Task details.
Transcribe the whole listing below. Pictures do not go in the copy.

Recorded data.

################

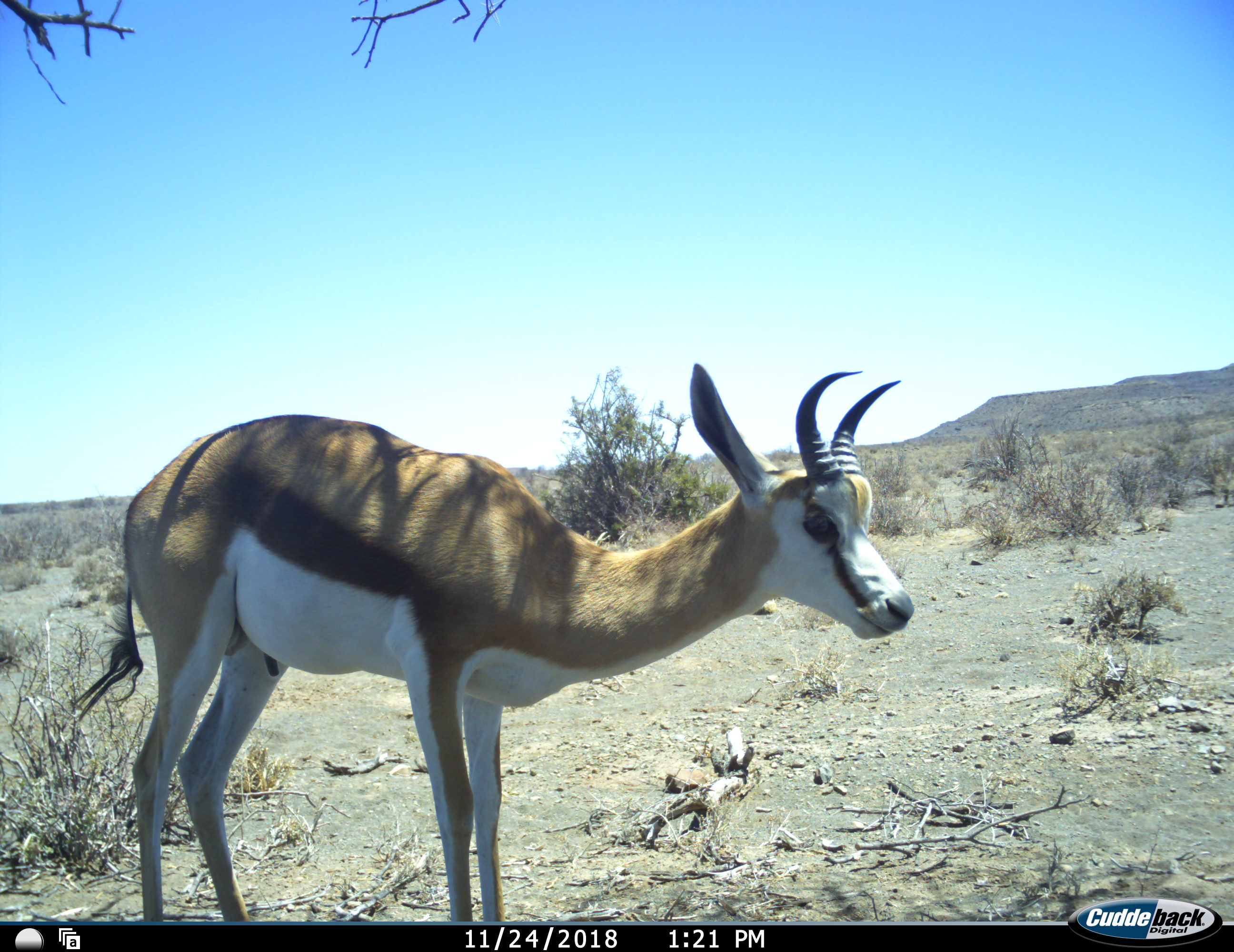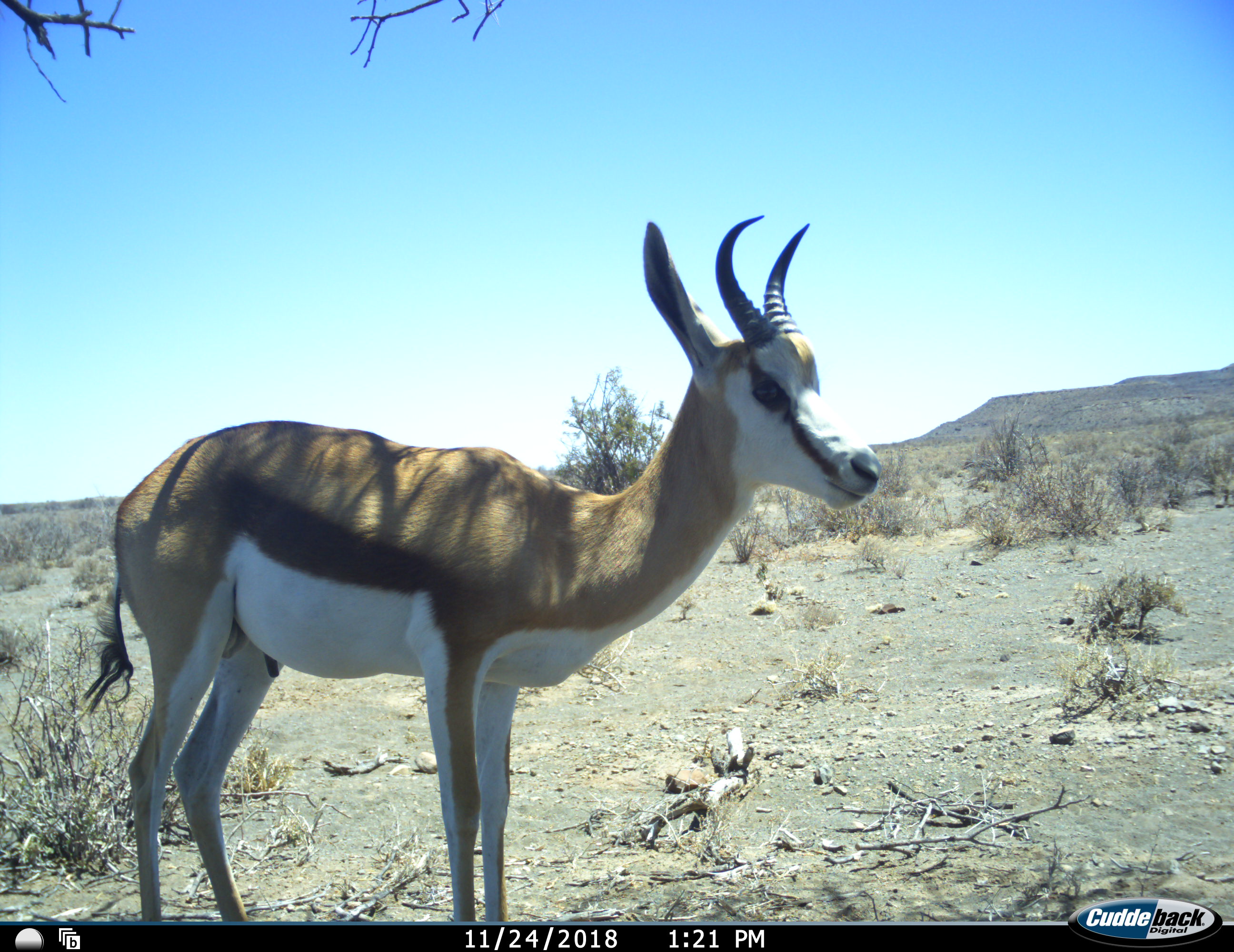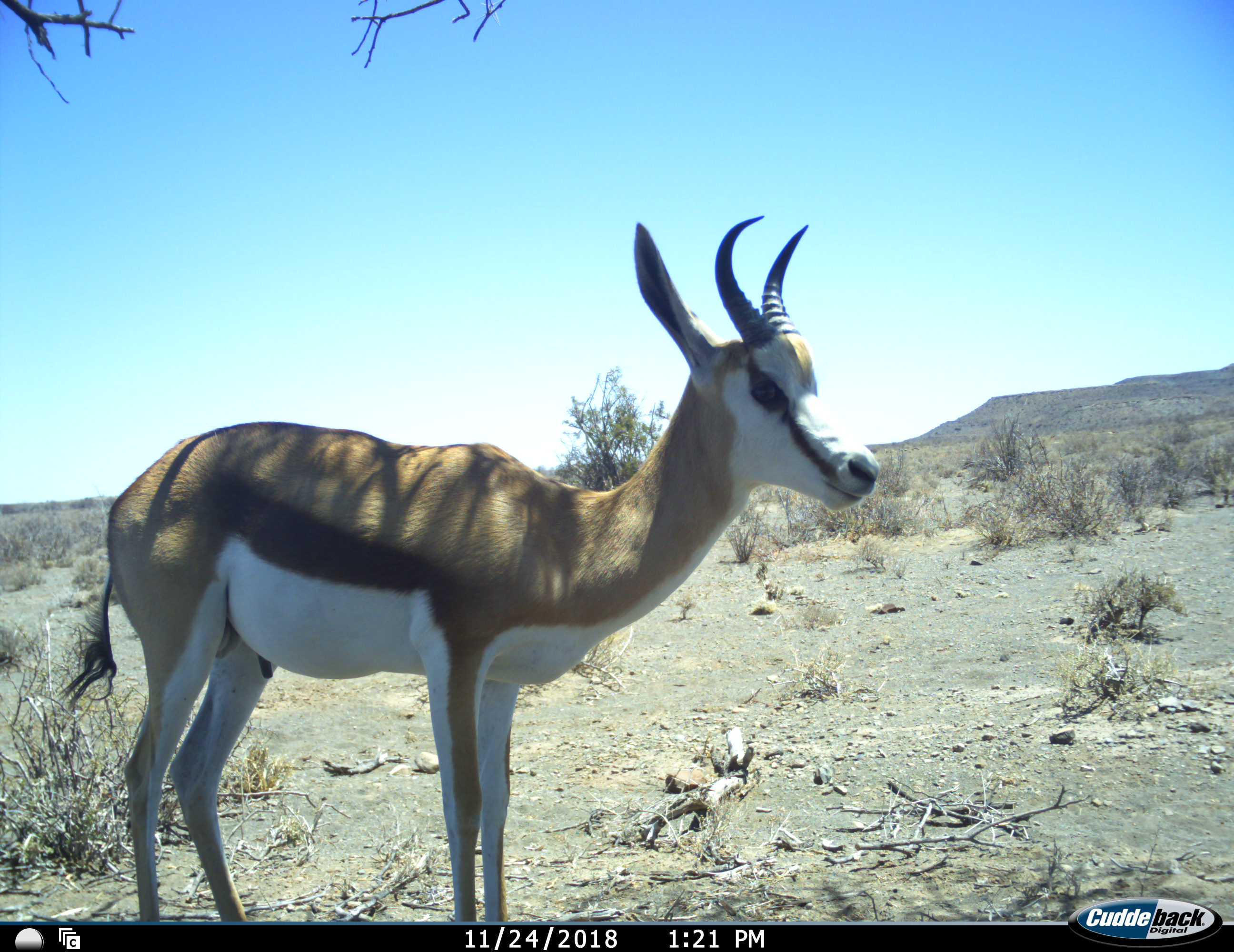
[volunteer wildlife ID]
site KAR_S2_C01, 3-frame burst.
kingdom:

################

Answer to this problem.
[volunteer wildlife ID]
site KAR_S2_C01, 3-frame burst.
kingdom:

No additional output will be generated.